- _ПОКАЗАННЫЙ ТЕКСТ_:
----------------

Кто же в первую очередь ответствен за поражение, за неудачу? Сам К. — вот ответ, лежащий на поверхности, ответ, напрашивающийся на язык. Ценою многих усилий герою, например, удалось отстоять свое право на свидание с начальником канцелярии Кламмом. Увидев у дверей деревенской гостиницы сани Кламма, К. решает дождаться того любой ценой. Он прогуливается по двору. И тут ему начинает казаться, что, «хотя он теперь свободнее, чем прежде, и может тут, в запретном для него месте, ждать, сколько ему угодно, да и завоевал он себе эту свободу, как никто не сумел бы завоевать, и теперь его не могли тронуть или прогнать, но в то же время он с такой же силой ощущал, что не могло быть ничего бессмысленнее, ничего отчаяннее, чем эта свобода, это отчаяние, эта неуязвимость». И К. уходит… А в другой раз все в той же гостинице среди ночи К. по случайности проник в комнату мелкого чиновника Бюргеля. И тот, лежа в постели, пространно и терпеливо объясняет, как необычайно редка и как небывало велика возможность здесь и сейчас решить это дело. Но под журчание Бюргелева голоса усталый, измученный К. засыпает…
Однако что было бы, если бы герой не ушел со двора, не заснул в комнате Бюргеля? Пока К. торчал у его саней, Кламм не вышел бы во двор: лошадей ведь отпрягли, и правитель канцелярии уехал лишь после того, как назойливый проситель ретировался. И вообще, существует ли уверенность, что то были сани Кламма? Даже те, кто разговаривал с ним в замке, никогда не знали, точно ли это Кламм. Он — каждый раз иной, неопределимый, неуловимый, неописуемый. Замковую бюрократию не застанешь врасплох и не поймаешь на слове; она необорима именно в своей податливости: там все всем занимаются и никто ни за что не отвечает, включая собственные слова и собственные циркуляры. Что же до истории с Бюргелем, то тоже нет уверенности, не розыгрыш ли это, не шутка ли. Ибо слова Бюргеля: «… тут все возможно. Правда, бывают возможности, в каком-то отношении слишком широкие, их даже использовать трудно, есть такие дела, которые рушатся сами по себе, а не от чего-то другого», — слова эти могут быть истолкованы и так и эдак. В том числе и в смысле нежелания К. отстаивать свое право на путях нечистых и неправедных, совсем случайных.

----------------

- _ПОКАЗАННЫЕ ДАННЫЕ_:
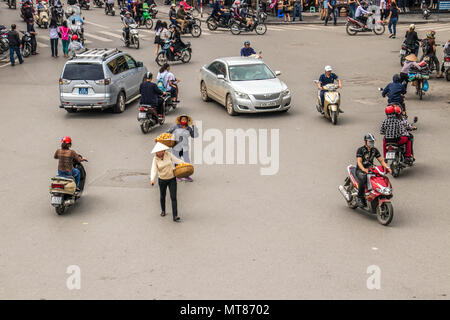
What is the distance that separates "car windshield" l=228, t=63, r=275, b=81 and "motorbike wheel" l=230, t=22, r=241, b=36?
62.8 ft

----------------

- _ИНСТРУКЦИИ К ЗАДАНИЯМ_:
A – Чьи сани, согласно тексту о К. и замковой бюрократии, герой увидел у дверей деревенской гостиницы?
B – Продолжите текст о К. и замковой бюрократии сразу после его последнего предложения.

- _ОТВЕТЫ К ЗАДАНИЯМ_:
A – Сани начальника канцелярии Кламма.

B –
И герой, и автор бредут по черте заколдованного круга: Кафку в равной мере пугали и свобода, и несвобода. «Был у Баума… — писал он в дневнике 21 декабря 1910 года. — Такое ощущение, будто меня связали, и одновременно другое ощущение, будто, если бы развязали меня, было бы еще хуже». Из этой дьявольской одновременности несводимых противоречий нет выхода — даже того иллюзорного, что порой проглядывал в «Америке».
Помимо романов Кафка создал несколько десятков новелл и множество фрагментов, эскизов. Вся эта малая проза так или иначе примыкает к романам.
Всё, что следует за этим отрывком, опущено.